Encounters with Christ: Peter’s Reinstatement
Open Your Bible
Text: John 21:1-25
As darkness settled, Peter decided to go fishing.
Maybe he thought it was the only thing left that he could control. Jesus, whom he loved, had died and risen again. He was overjoyed in knowing his beloved teacher and friend was alive, but guilt-ridden after denying Him (John 18:15-27). His shame had led him here, to familiar waters. With a few trusted friends by his side, Peter pushed off from the shore.
Venturing out into the night, I imagine he looked for solace in the stars. Perhaps he hoped his old everyday routine would bring comfort. He cast his nets far to the left of the boat, but it was a no-go—the expert fisherman couldn’t catch a thing all night (John 21:3-4).
As the sun rose, they drifted toward the beach and looked up to find the Son of God standing on the shore, though they didn’t recognize Him.

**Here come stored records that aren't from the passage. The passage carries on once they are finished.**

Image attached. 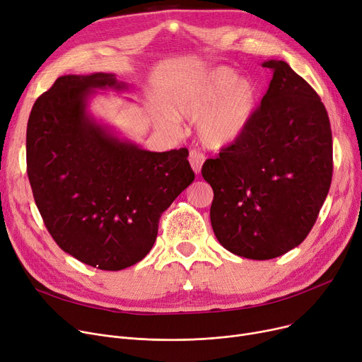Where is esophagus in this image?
Here are the masks:
<instances>
[{"label":"esophagus","instance_id":"1","mask_svg":"<svg viewBox=\"0 0 362 362\" xmlns=\"http://www.w3.org/2000/svg\"><path fill=\"white\" fill-rule=\"evenodd\" d=\"M204 161H205V156L202 154V152H199L198 149L189 151V163H191V165H192V168H194L197 175L201 171V167H202Z\"/></svg>","mask_w":362,"mask_h":362}]
</instances>
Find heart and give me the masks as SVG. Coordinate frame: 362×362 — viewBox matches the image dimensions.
<instances>
[{"label": "heart", "mask_w": 362, "mask_h": 362, "mask_svg": "<svg viewBox=\"0 0 362 362\" xmlns=\"http://www.w3.org/2000/svg\"><path fill=\"white\" fill-rule=\"evenodd\" d=\"M257 98L252 81L239 78L233 69L217 67L180 88L175 93L173 111L183 119H198L202 144L218 149L242 135L255 111Z\"/></svg>", "instance_id": "heart-1"}]
</instances>
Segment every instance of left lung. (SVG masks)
Returning a JSON list of instances; mask_svg holds the SVG:
<instances>
[{"label": "left lung", "mask_w": 362, "mask_h": 362, "mask_svg": "<svg viewBox=\"0 0 362 362\" xmlns=\"http://www.w3.org/2000/svg\"><path fill=\"white\" fill-rule=\"evenodd\" d=\"M242 135L202 165L211 226L227 251L250 259L286 254L311 232L333 175L330 120L317 92L281 60Z\"/></svg>", "instance_id": "1"}]
</instances>
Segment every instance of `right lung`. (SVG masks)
<instances>
[{
    "instance_id": "1",
    "label": "right lung",
    "mask_w": 362,
    "mask_h": 362,
    "mask_svg": "<svg viewBox=\"0 0 362 362\" xmlns=\"http://www.w3.org/2000/svg\"><path fill=\"white\" fill-rule=\"evenodd\" d=\"M105 88L127 86L111 73L57 79L32 107L26 163L55 243L90 267L119 272L146 257L161 214L195 173L186 148L145 151L95 122L88 98Z\"/></svg>"
}]
</instances>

“‘Men,’ Jesus called to them, ‘you don’t have any fish, do you?’
‘No,’ they answered.
‘Cast the net on the right side of the boat,’ He told them, ‘and you’ll find some.’ So they did, and they were unable to haul it in because of the large number of fish. Therefore the disciple, the one Jesus loved, said to Peter, ‘It is the Lord!’” (John 21:5-7).
Right then and there, Peter jumped into the water and swam to shore. Despite the angst in his own heart, he couldn’t help but be drawn to another encounter with his Savior and friend. However, there was still unfinished business between them. Before sending him out into the world to help rescue the souls of unbelievers, Jesus would gently restore Peter to Himself (Matthew 18:16-20).
Jesus had a feast waiting for them upon the shore—breakfast a la cookout, I like to call it—a hearty portion of grilled fish and bread, prepared for everyone (John 21:12-13). After they ate their fill, Jesus and Peter stole some moments alone. Jesus had come to do for Peter what He longs to do for each of us: He had come to remove Peter’s shame.
And so for each of the three times Peter denied Him, Jesus asked:
Do you love me?
Feed my lambs.
Do you love me?
You know I love You.
Shepherd my sheep.
Do you love me?
You know everything. You know that I love you.
Feed my sheep.
(John 21:15-17, my paraphrase)
What I love most about this exchange is Jesus’ immediate grace toward Peter after the resurrection. Jesus knew Peter would likely carry the shame and guilt of his denial for the rest of his life, unless He intervened. The point of the cross, after all, was that guilt and sin would no longer hold us captive.
The resurrection power of Jesus sought Peter out, reminding him of everything they’d ever known in their friendship. First, Jesus once again confirmed His love for Peter, and allowed Peter to express his love in return. Then, He gave Peter instruction on how to further this message of love, the gospel. Despite Peter’s denial, his place in the Kingdom never changed. Jesus’ plan and purpose for him remained the same.
When I think of all the ways I’ve blown it, the innumerable ways my actions should’ve thwarted God’s plan and call upon my life, I’m exceedingly humbled. In spite of our shortcomings, God promises to complete His good work in each of us (Philippians 1:6). His power and His love for us are far greater than our sin and shame.
This is the good news! This is the gospel.